EXTRACTED DATA:
# # # # #
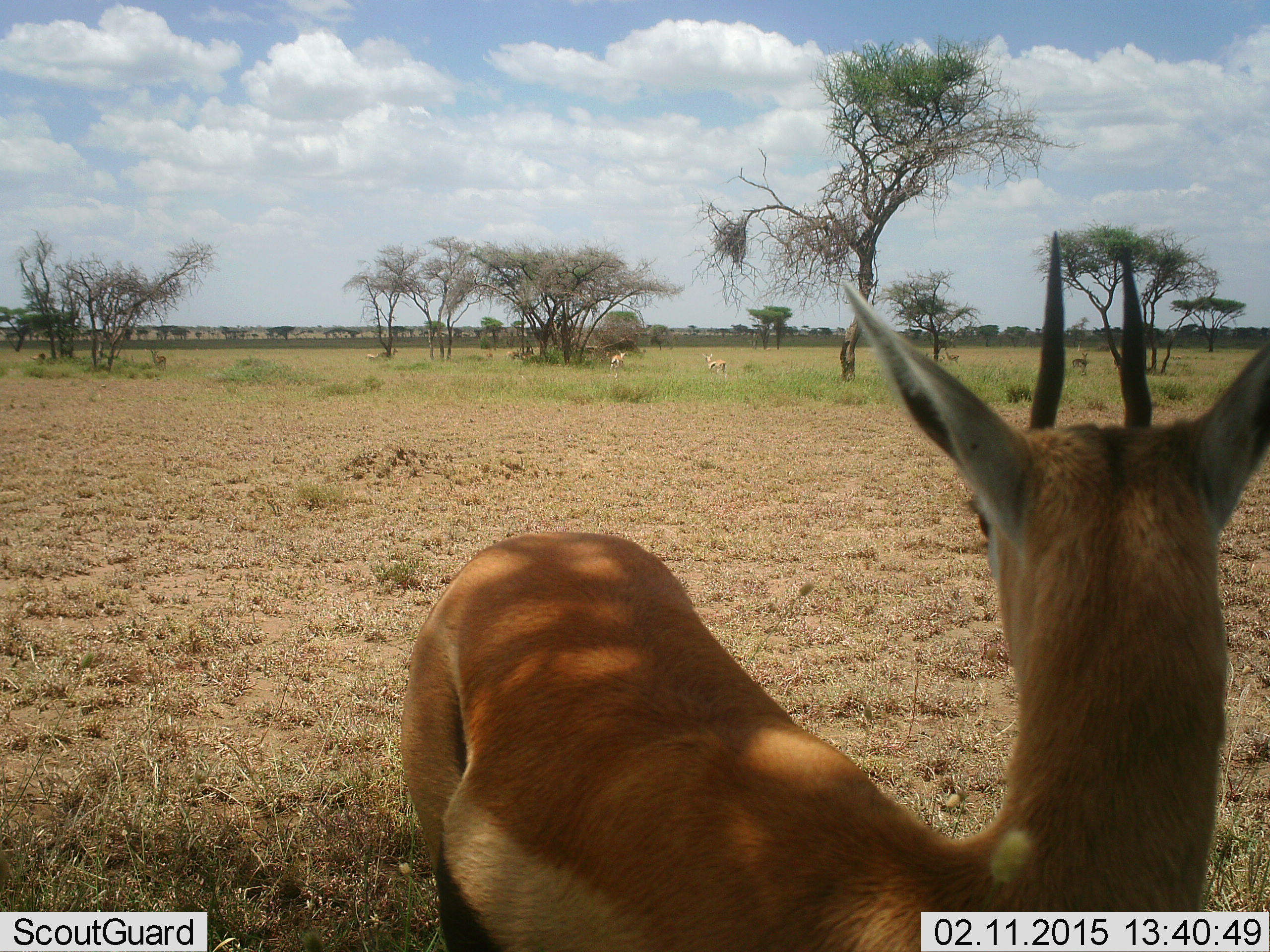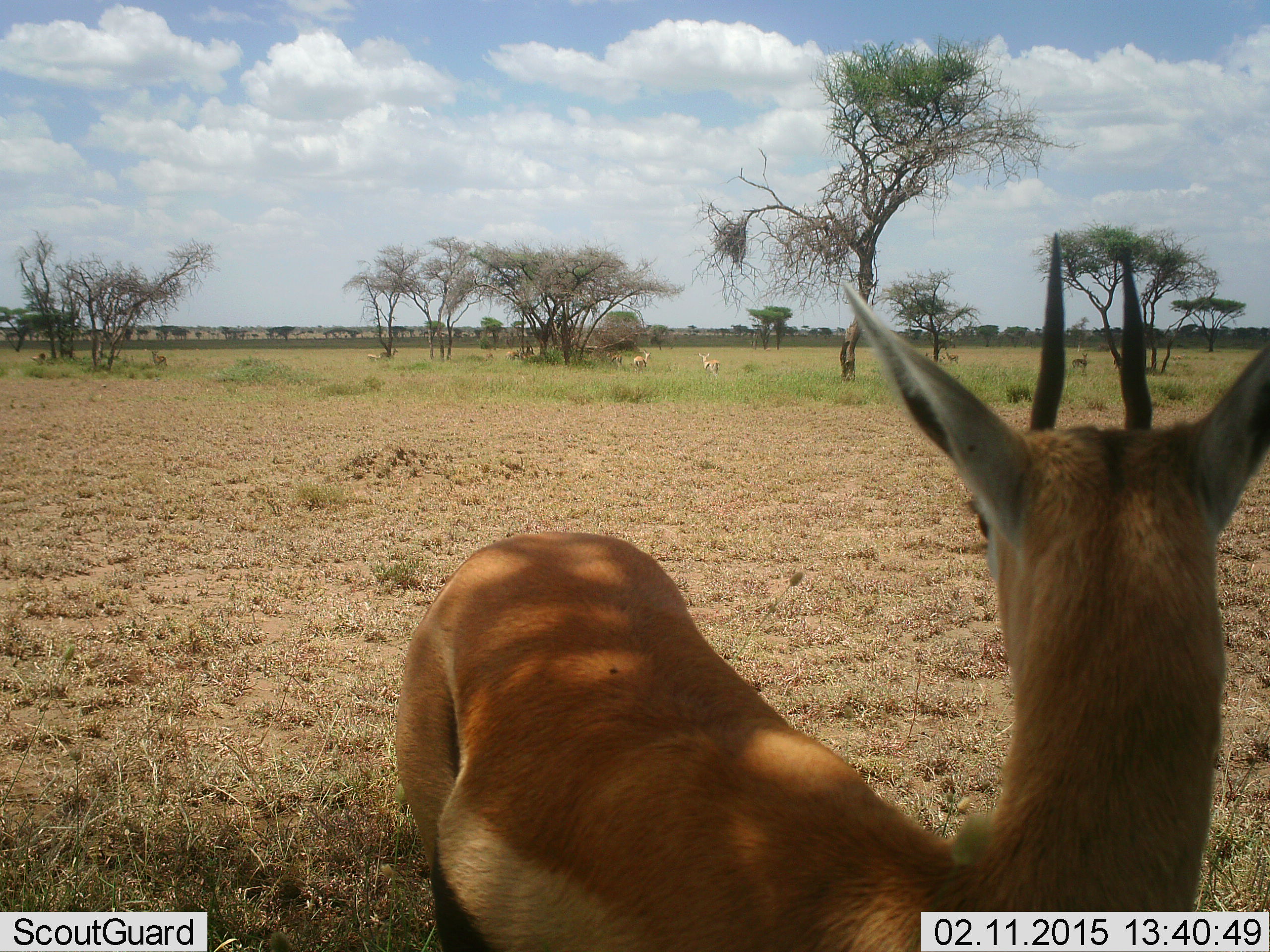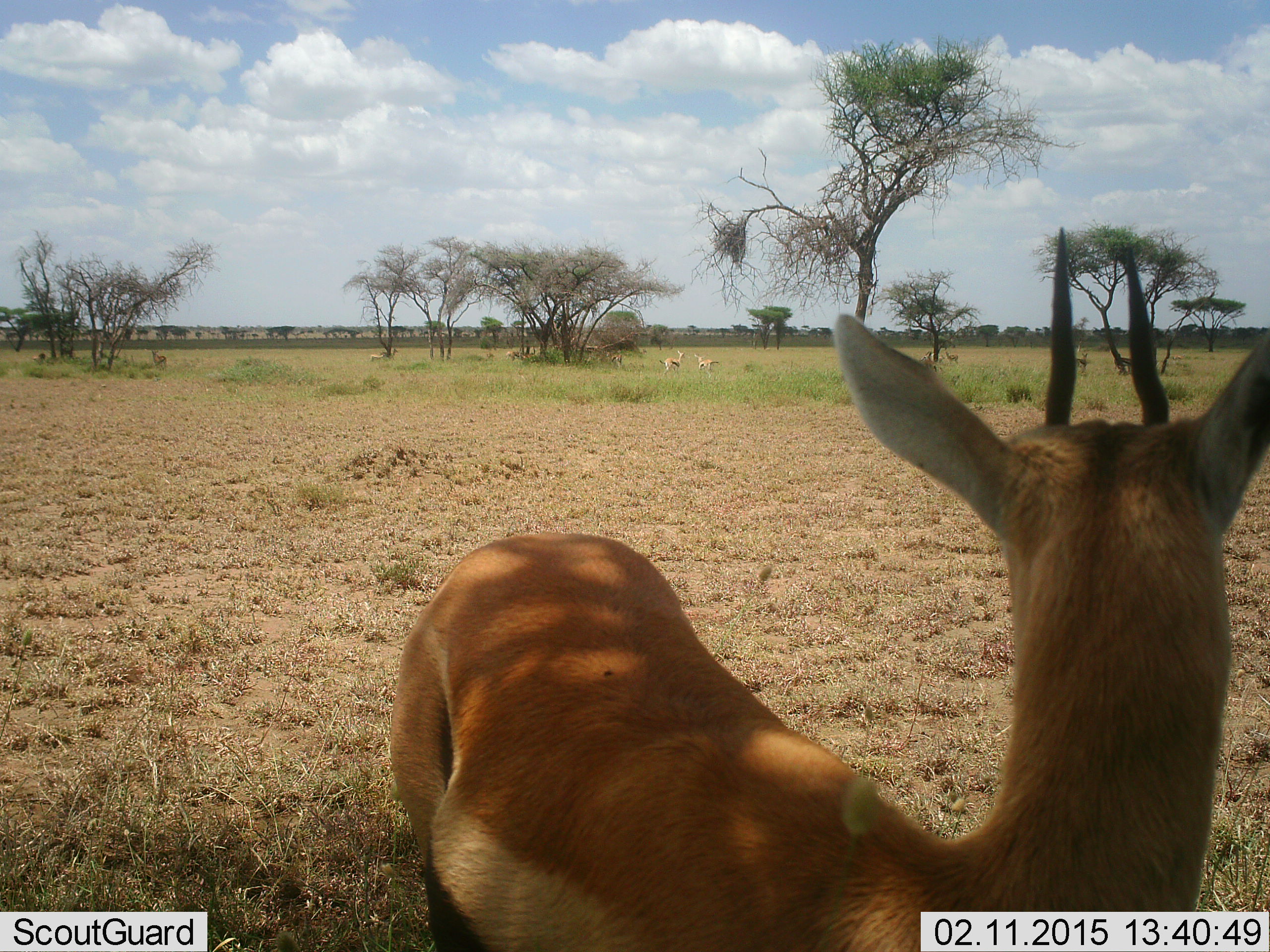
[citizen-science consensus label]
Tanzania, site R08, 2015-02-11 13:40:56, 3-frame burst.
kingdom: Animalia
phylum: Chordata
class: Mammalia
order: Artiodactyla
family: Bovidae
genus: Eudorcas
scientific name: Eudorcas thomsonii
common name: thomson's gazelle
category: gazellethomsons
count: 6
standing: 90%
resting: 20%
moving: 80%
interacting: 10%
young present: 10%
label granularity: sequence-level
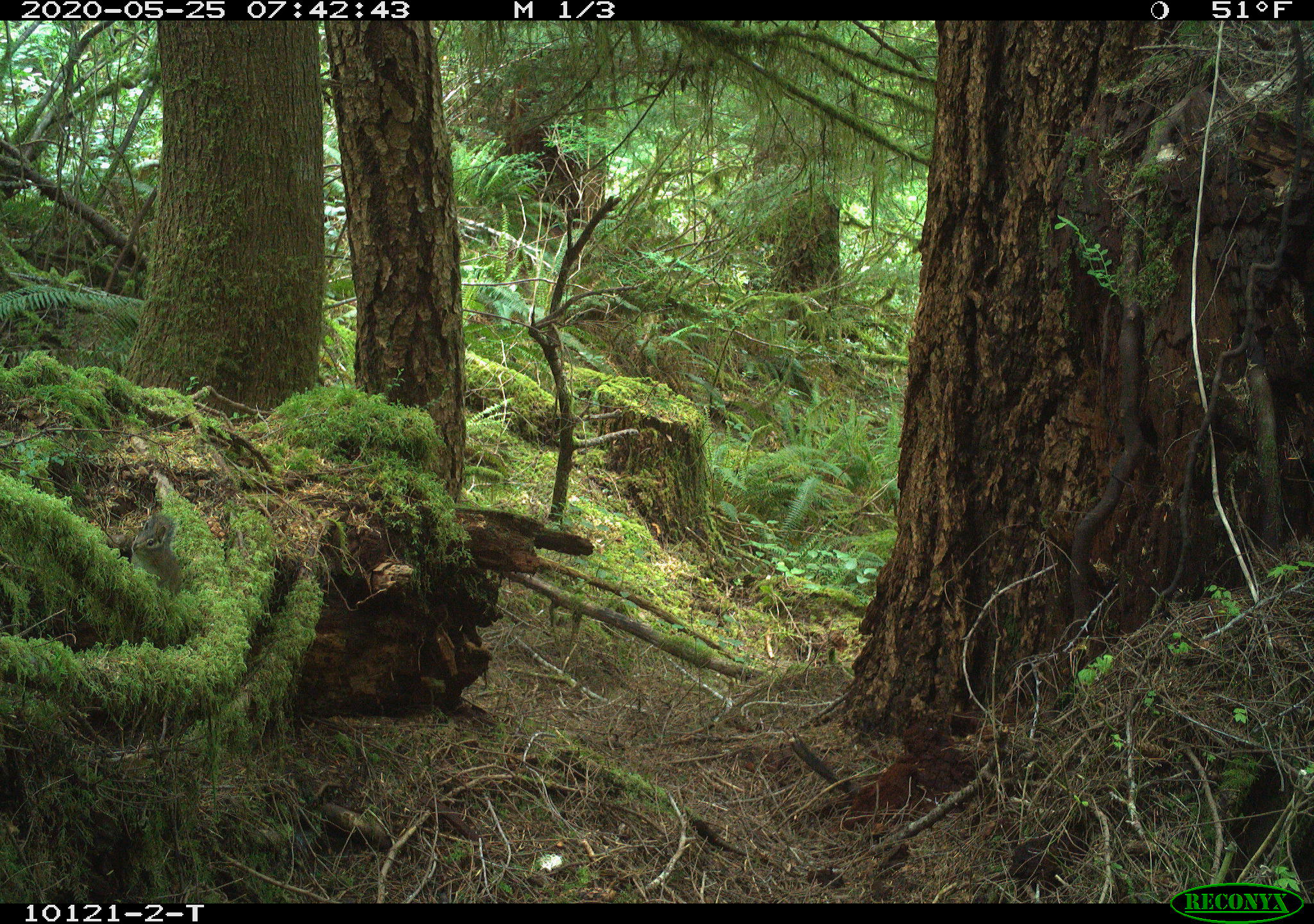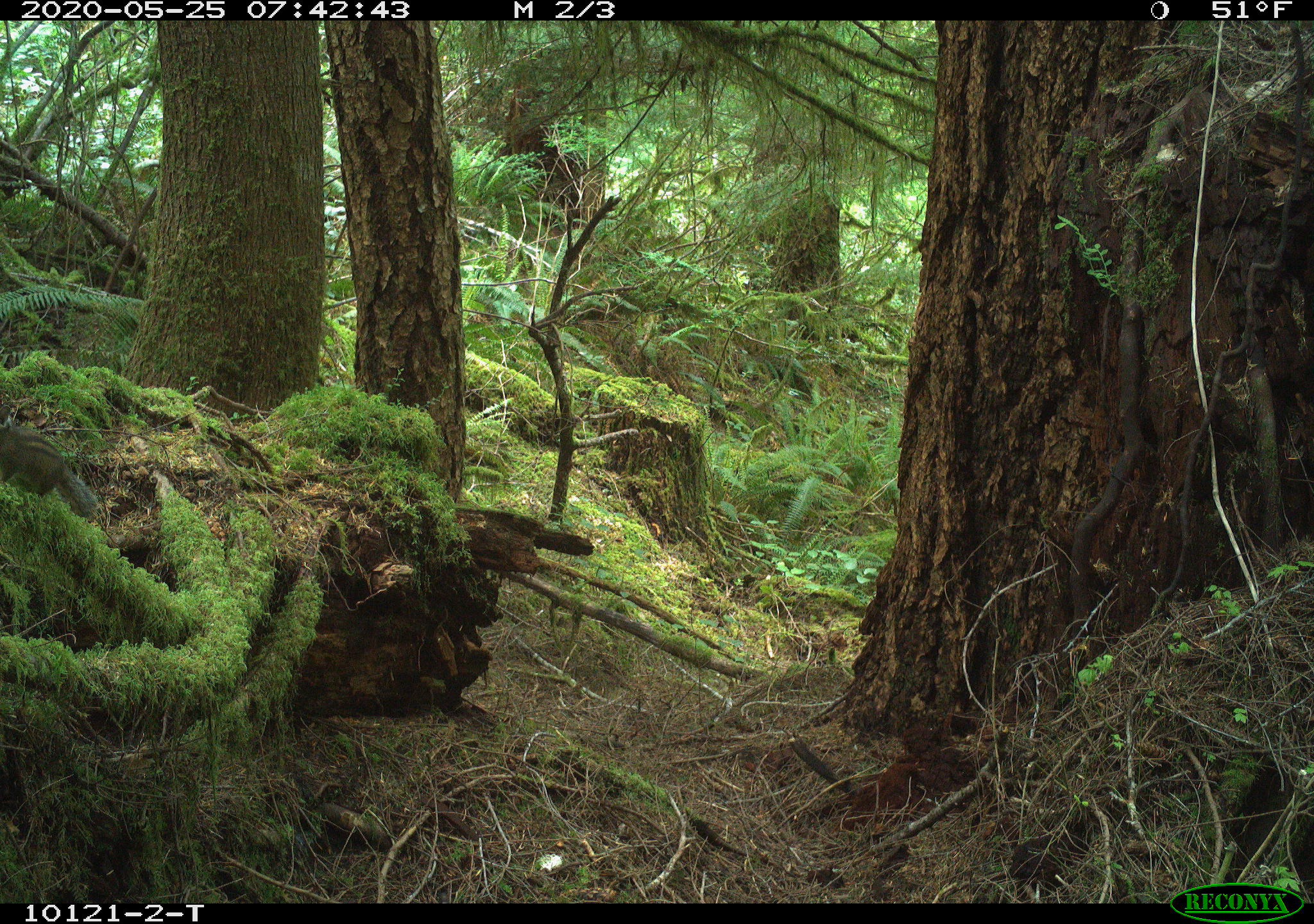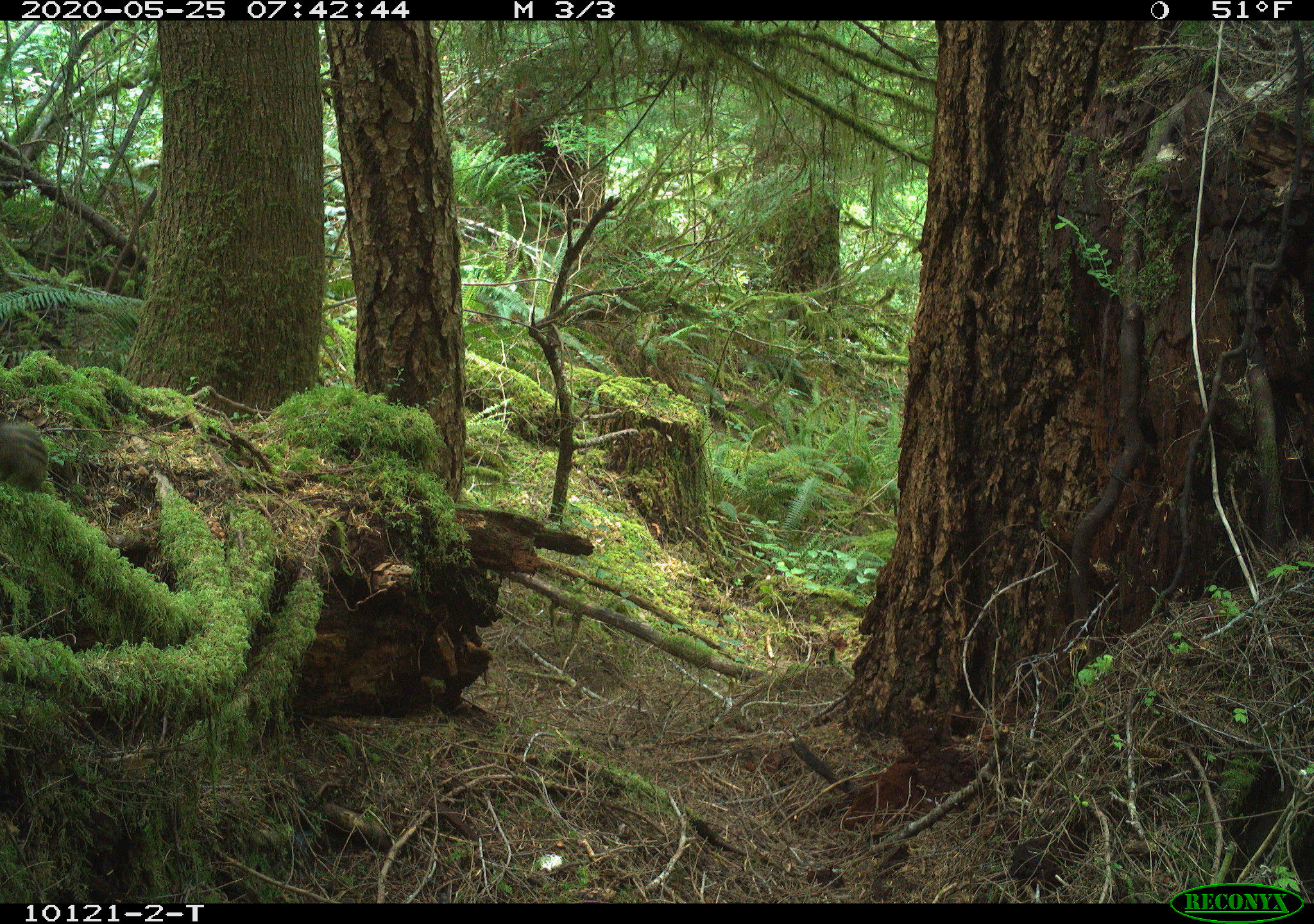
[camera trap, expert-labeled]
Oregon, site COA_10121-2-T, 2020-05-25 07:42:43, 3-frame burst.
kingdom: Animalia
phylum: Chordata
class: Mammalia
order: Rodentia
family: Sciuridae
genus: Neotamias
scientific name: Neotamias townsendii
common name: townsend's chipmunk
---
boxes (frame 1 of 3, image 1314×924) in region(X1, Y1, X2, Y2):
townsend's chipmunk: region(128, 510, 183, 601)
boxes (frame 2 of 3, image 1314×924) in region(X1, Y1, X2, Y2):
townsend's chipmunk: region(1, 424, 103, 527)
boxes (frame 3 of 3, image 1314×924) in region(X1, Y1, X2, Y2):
# # # # #
PROBLEM TO WORK ON: Return word for word the lines of the listing above, starting at the line with "genus: Eudorcas" and ending at the line with "[camera trap, expert-labeled]", both included. Pictures do not belong in the copy.

EXERCISE SOLUTION:
genus: Eudorcas
scientific name: Eudorcas thomsonii
common name: thomson's gazelle
category: gazellethomsons
count: 6
standing: 90%
resting: 20%
moving: 80%
interacting: 10%
young present: 10%
label granularity: sequence-level
[camera trap, expert-labeled]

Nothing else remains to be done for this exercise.